[March 2021 update]: This write-up was chosen as the first place winner of the 2020 GCP VRP prize, and LiveOverflow made an amazing video explaining how the vulnerability was found.
By using an internal (dogfood) version of the Google Cloud Deployment Manager, I was able to issue requests to some Google internal endpoints through Google's Global Service Load Balancer, which could have led to RCE.
This could be achieved through a request to the Deployment Manager to create a Type Provider, but adding an undocumented field called googleOptions: Example.
This begins an async operation, in which the Deployment Manager attempts to retrieve a descriptor document from the specified descriptor URL.
If it fails, it might still provide information in the error message, such as the response from the internal server. If it succeeds, it would allow an attacker to issue complex internal requests.
Examples: App Engine Admin API (Internal test version), Issue Tracker Corp API.
Note the issue is not limited to requests to APIs, it just works best on them; example of non-API endpoint (Google Accounts and ID Administration "GAIA" backend - Test endpoint) - The descriptorUrl doesn't matter there, since we expect it to fail because it is not an API.
Google paid $31,337 as a reward for the bug report.
[March 2021 update]: Google paid an additional $133,337 prize as part of the 2020 GCP VRP prize, thus a total of $164,674 was paid for this report + write-up.
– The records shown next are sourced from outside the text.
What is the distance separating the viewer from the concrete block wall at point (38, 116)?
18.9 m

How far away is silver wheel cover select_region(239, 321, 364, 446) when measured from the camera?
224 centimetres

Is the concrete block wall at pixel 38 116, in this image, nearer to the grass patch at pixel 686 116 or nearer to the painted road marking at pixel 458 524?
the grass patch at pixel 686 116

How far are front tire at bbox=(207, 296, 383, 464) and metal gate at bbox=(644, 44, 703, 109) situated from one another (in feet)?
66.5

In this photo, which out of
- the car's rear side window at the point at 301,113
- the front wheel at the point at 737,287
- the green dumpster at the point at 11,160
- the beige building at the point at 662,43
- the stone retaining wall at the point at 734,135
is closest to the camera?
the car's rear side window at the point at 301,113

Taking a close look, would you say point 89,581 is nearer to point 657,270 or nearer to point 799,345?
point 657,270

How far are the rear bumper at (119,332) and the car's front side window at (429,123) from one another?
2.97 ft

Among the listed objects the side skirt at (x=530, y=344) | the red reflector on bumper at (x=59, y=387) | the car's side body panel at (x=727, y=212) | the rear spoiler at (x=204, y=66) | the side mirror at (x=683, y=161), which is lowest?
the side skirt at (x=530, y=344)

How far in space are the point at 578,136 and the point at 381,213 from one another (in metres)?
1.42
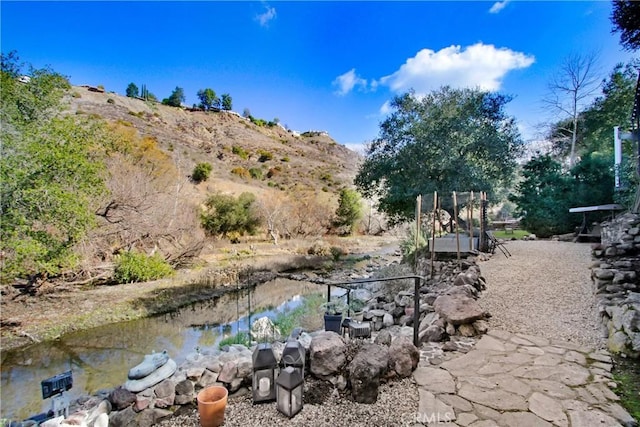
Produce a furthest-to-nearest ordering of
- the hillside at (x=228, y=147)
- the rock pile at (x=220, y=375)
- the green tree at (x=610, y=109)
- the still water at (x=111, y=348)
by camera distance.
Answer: the hillside at (x=228, y=147) < the green tree at (x=610, y=109) < the still water at (x=111, y=348) < the rock pile at (x=220, y=375)

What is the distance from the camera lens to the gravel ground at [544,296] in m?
3.25

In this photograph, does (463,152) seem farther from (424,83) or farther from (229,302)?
(229,302)

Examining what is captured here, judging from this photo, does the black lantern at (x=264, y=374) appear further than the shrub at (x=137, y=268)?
No

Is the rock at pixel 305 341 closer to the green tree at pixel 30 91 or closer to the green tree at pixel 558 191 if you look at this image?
the green tree at pixel 30 91

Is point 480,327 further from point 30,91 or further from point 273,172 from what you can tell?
point 273,172

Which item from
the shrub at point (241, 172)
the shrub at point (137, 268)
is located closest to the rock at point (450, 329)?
the shrub at point (137, 268)

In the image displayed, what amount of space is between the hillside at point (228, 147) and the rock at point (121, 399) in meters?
17.2

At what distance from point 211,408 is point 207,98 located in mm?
40980

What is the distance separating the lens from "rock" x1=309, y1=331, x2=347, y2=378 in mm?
2369

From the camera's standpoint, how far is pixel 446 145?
9172mm

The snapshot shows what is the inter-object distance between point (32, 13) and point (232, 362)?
7576mm

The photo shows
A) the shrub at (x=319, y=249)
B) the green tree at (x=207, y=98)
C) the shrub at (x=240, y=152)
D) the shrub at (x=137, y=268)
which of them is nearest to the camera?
the shrub at (x=137, y=268)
Deployment Manager is a Google Cloud service that provides a way to handle infrastructure resources' creation, deletion, and modification, programmatically (Infrastructure as code).
Relevant Deployment Manager concepts are:
- Type: Describes the properties of a specific kind of infrastructure resource (For example: VMs, issue tickets, user permissions), there are several pre-defined Types available in Deployment Manager (Called base types)
- Type Provider: Provides a service's RESTful API endpoint, with its descriptor document, for Deployment Manager to manage Types within that service (For example: An API to manage VM instances)
- Resource: Represents an instance of a single infrastructure resource, provided by a Type (For example: A VM instance)
- Templates: Reusable Python or Jinja2 files to programmatically configure Resources
- Deployment: A collection of Resources that are deployed and managed together
- Operation: Whenever a creation, modification, or deletion, action is done in the Deployment Manager, an Operation is returned which can be polled to check for completion or error
The main way to interact with the Deployment Manager is through its REST APIs, of which there are two documented versions: v2 (Generally available) and v2beta (In public beta) (Read more about Google products' launch stages).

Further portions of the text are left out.